Heather just stood there with her mouth wide open, not believing what was coming out of my mouth.

"You've finally lost it, you know that? You've finally gone off the deep end."

"Maybe, but at least I won't have to deal with a cold hearted bitch much longer."

"Read my lips, I am not cheating on you, understand?"

"Don't really care at this point anymore. What we had is long gone and I don't think an act of God could bring it back. I'm tired of your mood swings, your idiotic games and being married to my hand. I want a normal life with a caring and loving wife; which by the way is anyone but you. So you can go out, fuck anyone you want, and not worry about me, because frankly you haven't anyway in the last couple of years."

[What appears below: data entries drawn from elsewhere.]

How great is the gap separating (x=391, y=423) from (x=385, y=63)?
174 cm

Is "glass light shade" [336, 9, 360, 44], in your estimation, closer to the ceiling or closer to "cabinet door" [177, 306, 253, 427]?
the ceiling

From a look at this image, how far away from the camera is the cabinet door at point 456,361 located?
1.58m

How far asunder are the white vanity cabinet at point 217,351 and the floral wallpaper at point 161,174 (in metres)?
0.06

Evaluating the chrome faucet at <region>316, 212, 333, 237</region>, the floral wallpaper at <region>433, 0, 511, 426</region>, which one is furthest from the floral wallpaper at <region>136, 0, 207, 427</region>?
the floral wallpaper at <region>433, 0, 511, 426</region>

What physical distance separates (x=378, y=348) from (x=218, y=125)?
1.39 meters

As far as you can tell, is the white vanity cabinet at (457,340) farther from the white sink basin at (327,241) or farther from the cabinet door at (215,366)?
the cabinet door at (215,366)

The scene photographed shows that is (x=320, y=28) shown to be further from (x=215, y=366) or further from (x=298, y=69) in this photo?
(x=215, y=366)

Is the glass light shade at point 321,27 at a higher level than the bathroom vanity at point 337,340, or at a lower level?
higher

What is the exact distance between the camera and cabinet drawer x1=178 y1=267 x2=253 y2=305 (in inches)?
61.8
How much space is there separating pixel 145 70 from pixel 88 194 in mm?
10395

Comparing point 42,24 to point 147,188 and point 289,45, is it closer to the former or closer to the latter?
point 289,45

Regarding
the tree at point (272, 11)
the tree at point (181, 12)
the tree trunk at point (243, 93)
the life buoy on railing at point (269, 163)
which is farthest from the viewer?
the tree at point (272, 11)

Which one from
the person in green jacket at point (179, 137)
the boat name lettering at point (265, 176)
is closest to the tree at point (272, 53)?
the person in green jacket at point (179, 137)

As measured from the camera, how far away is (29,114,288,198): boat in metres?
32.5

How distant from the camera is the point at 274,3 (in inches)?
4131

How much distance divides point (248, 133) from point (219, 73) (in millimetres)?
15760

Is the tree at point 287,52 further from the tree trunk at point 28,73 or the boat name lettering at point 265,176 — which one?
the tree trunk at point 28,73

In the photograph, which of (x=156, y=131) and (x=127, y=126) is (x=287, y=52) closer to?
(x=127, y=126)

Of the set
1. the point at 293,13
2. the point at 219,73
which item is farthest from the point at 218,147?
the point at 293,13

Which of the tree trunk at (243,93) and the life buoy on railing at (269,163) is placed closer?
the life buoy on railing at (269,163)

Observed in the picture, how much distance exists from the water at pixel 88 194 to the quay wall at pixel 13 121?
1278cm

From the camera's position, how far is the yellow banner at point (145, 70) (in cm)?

I'd said my piece and headed up to my bedroom.

It was still early but I was pretty drained. I read the kids a story, gave them both a kiss and said that their mother would be up soon to tuck them in. After brushing my teeth, I stripped down and went to sleep at nine thirty and surprisingly fell right to sleep. The next day there was a For Sale sign on our lawn.

I figured it was going to be a long weekend so Friday night I picked up two movies the kids might want to watch. Heather was probably going out Friday night, which gave me more than enough alone time with the kids.

When I pulled into the driveway, the For Sale sign was lying by the side of the house in pieces. Didn't really matter, it was on the MLS Listing and that's where everyone looked now a days anyway.

"Dad are we really selling our house?" both kids asked me.

"Yes we are sports, but don't worry, we'll be just fine."

"See I told you we were moving," my son David told his younger sister Megan. They weren't going to like the upcoming changes but they were resilient and would survive.

"You guys really selling the house?" Ken, my next-door neighbor asked me when I took the trashcans to the curb.

"Yup, caught Heather cheating on me and divorcing the bitch," I said it with a smile on my face. He looked a little taken back at my frankness and said that he was sorry and would miss us, walking back to his house. I figured, knowing his wife Pam, in an hour the whole neighborhood would know.

"We're not selling the house," Heather yelled as I walked through the kitchen door. "You can't sell it without my permission and I'm not giving it," she said with her arms crossed in front of her.

"Then we'll get nothing out of the house when it goes into foreclosure. This way if we sold it at least we'll get a few bucks."

"The house is not for sale!"

"Suit yourself." I wasn't going to get into an argument about it. I went upstairs to change.

After hearing two phone calls I could tell it was going to be a loud night. I heard "Jesus Christ" and "he said what?" as I slipped on a pair of shorts and a tee shirt. I waked down the stairs to beard the lioness in her kitchen.